WORK REQUIRED:
Can you set down each of the records below word for word, keeping every character, number, and mark unchanged?

DATA TO USE:
# # # # # # #
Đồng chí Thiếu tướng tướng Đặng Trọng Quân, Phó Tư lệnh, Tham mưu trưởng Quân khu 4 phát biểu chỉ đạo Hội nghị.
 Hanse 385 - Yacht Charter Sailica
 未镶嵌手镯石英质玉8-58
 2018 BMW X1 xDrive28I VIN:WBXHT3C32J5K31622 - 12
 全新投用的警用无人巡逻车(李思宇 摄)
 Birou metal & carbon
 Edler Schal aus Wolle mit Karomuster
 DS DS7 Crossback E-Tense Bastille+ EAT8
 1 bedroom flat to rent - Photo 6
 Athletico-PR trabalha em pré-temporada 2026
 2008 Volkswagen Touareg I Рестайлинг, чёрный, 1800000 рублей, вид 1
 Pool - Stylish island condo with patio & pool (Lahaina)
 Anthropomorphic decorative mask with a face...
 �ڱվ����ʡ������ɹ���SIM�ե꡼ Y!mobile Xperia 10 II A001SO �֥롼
# # # # # # #
WRITTEN REPLY:
Đồng chí Thiếu tướng tướng Đặng Trọng Quân, Phó Tư lệnh, Tham mưu trưởng Quân khu 4 phát biểu chỉ đạo Hội nghị.
 Hanse 385 - Yacht Charter Sailica
 未镶嵌手镯石英质玉8-58
 2018 BMW X1 xDrive28I VIN:WBXHT3C32J5K31622 - 12
 全新投用的警用无人巡逻车(李思宇 摄)
 Birou metal & carbon
 Edler Schal aus Wolle mit Karomuster
 DS DS7 Crossback E-Tense Bastille+ EAT8
 1 bedroom flat to rent - Photo 6
 Athletico-PR trabalha em pré-temporada 2026
 2008 Volkswagen Touareg I Рестайлинг, чёрный, 1800000 рублей, вид 1
 Pool - Stylish island condo with patio & pool (Lahaina)
 Anthropomorphic decorative mask with a face...
 �ڱվ����ʡ������ɹ���SIM�ե꡼ Y!mobile Xperia 10 II A001SO �֥롼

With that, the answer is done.